Today was my wife’s birthday and at about 1 a.m. this morning I got a jolt of anxiety and sat up in bed. “I haven’t done enough!” I thought to myself.  “I’m a terrible husband!”  And then, like so many of these middle-of-the-night thoughts, I ignored it and let my sub-conscious work out the problem.

And really, there was no problem.  My wife is not materialistic. She was raised Mormon. Gawdy baubles were never her thing.  Her dad likes to repeat a quote from Gordon Hinkley “Use it up, wear it out, make it do or do without” and he really lives that way.  It seems right and good.

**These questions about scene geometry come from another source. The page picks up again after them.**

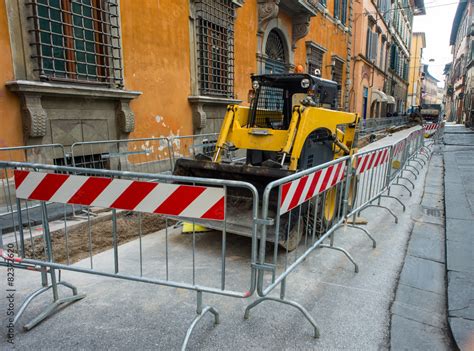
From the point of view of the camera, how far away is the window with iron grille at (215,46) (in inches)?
328

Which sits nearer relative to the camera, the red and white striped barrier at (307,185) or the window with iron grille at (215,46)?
the red and white striped barrier at (307,185)

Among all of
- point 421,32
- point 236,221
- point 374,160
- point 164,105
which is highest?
point 421,32

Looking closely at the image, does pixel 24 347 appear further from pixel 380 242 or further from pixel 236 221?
pixel 380 242

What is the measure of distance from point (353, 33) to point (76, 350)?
22.4 m

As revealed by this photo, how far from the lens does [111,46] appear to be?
607 centimetres

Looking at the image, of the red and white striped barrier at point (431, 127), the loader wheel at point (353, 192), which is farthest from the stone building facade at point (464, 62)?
the loader wheel at point (353, 192)

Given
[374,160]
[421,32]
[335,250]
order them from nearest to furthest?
[335,250] < [374,160] < [421,32]

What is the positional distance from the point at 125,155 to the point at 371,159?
14.2 feet

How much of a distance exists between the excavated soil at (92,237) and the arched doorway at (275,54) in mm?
8522

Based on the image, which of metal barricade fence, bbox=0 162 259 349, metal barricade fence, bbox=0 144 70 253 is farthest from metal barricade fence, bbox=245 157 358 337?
metal barricade fence, bbox=0 144 70 253

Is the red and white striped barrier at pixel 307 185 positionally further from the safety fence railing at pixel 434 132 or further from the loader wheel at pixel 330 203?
the safety fence railing at pixel 434 132

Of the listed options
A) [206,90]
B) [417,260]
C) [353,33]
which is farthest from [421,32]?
[417,260]

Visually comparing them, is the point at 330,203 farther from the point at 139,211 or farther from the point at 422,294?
the point at 139,211

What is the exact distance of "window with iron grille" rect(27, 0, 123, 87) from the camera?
197 inches
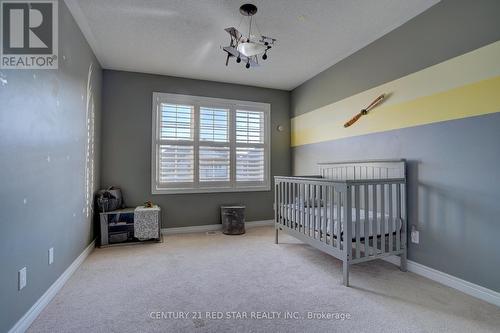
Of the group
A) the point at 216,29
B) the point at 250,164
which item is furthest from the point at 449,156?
A: the point at 250,164

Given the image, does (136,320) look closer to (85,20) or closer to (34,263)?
(34,263)

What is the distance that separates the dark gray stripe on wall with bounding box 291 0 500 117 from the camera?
75.0 inches

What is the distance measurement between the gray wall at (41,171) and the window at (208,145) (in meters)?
1.25

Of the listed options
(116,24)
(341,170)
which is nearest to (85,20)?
(116,24)

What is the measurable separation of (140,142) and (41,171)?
6.72 ft

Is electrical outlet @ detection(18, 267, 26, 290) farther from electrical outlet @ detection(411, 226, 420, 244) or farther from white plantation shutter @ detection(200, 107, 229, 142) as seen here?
electrical outlet @ detection(411, 226, 420, 244)

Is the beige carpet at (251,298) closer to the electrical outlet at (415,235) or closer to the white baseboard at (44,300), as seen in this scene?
the white baseboard at (44,300)

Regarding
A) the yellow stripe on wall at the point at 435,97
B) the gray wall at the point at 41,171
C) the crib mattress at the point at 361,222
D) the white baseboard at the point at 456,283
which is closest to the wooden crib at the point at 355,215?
the crib mattress at the point at 361,222

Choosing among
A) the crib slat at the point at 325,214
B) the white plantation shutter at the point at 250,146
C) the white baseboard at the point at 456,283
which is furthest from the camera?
the white plantation shutter at the point at 250,146

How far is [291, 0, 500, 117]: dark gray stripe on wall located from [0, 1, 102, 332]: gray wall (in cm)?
306

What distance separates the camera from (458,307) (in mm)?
1746

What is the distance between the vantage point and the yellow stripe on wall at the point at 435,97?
1.87m

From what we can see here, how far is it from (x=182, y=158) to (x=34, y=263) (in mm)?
2422

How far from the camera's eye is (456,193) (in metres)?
2.05
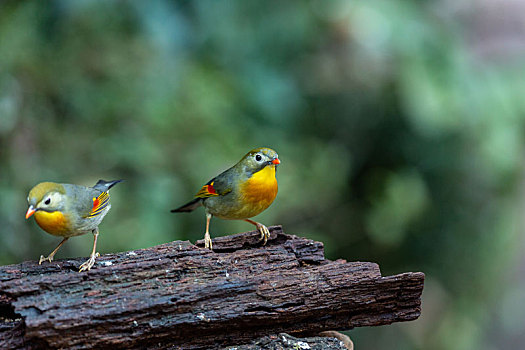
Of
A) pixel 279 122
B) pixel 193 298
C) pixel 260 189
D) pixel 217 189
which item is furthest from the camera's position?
pixel 279 122

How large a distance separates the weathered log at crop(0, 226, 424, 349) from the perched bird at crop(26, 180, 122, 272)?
186 millimetres

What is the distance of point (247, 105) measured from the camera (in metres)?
6.15

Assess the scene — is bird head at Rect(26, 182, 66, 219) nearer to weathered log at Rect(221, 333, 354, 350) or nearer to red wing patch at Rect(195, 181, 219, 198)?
red wing patch at Rect(195, 181, 219, 198)

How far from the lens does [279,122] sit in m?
6.44

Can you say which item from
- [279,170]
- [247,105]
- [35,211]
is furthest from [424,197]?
[35,211]

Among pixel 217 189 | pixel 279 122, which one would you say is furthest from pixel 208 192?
pixel 279 122

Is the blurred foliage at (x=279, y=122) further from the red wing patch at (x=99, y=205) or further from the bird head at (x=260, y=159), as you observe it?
the red wing patch at (x=99, y=205)

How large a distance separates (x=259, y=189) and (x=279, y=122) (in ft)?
8.36

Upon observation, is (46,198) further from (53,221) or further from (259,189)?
(259,189)

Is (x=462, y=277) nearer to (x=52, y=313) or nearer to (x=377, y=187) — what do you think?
(x=377, y=187)

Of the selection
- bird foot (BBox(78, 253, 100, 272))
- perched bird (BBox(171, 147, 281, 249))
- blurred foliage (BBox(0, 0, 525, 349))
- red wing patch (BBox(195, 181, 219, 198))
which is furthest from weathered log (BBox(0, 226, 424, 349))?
blurred foliage (BBox(0, 0, 525, 349))

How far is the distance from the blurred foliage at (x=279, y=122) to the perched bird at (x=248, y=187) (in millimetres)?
1512

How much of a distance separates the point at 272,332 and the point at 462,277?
5049 mm

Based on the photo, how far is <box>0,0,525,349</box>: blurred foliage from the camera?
223 inches
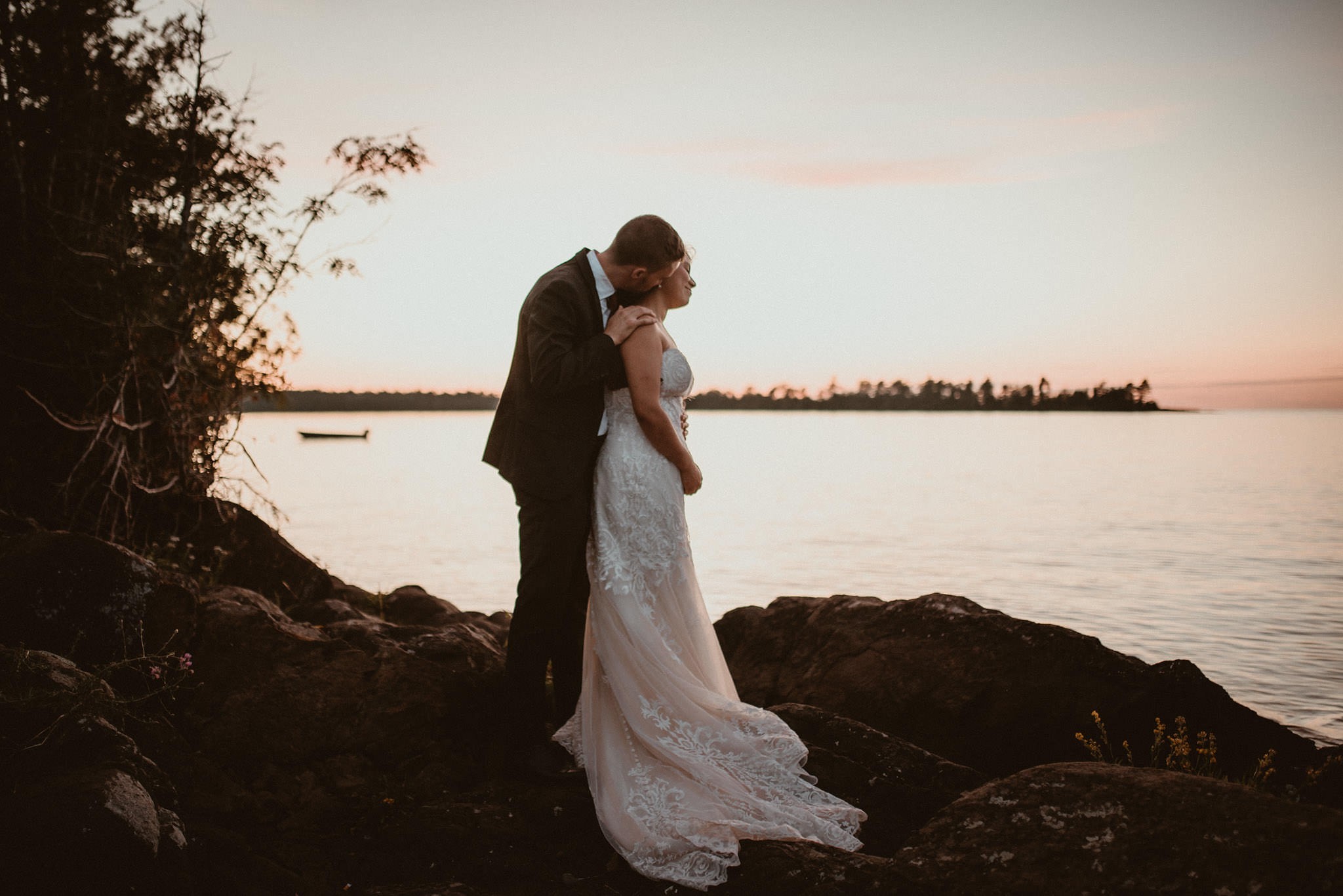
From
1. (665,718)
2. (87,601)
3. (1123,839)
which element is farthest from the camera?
(87,601)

When I ask my wife what she wants for her birthday, she always gives me big, impossible concepts.  “The health of the family.”  “The love of my children.” She might as well be saying “world peace” or “The end of Covid-19.”  So, I bought her wireless headphones on Amazon.com instead.  (They won’t come until next week, but it’s the thought that counts.)  I brought her coffee in bed.  I yelled at the kids to make her cards and they completed the task according to the letter, and not the spirit, of the law.  You can’t make kids care about things they don’t care about.  That’s a fact.  Their mother turning…thirty…means nothing to them.  It’s like the 19 in Covid.  They miss the nuances.

And yet, they measure their ages to the month.  It’s almost as if they’re counting down the arrival of some perfect age.  But there is no perfect age.  Or, if you prefer the inverse, every age is perfect.  It’s just a matter of knowing how to be perfect in that age.  There’s a genius to being ten and genius to being twenty and genius to every age.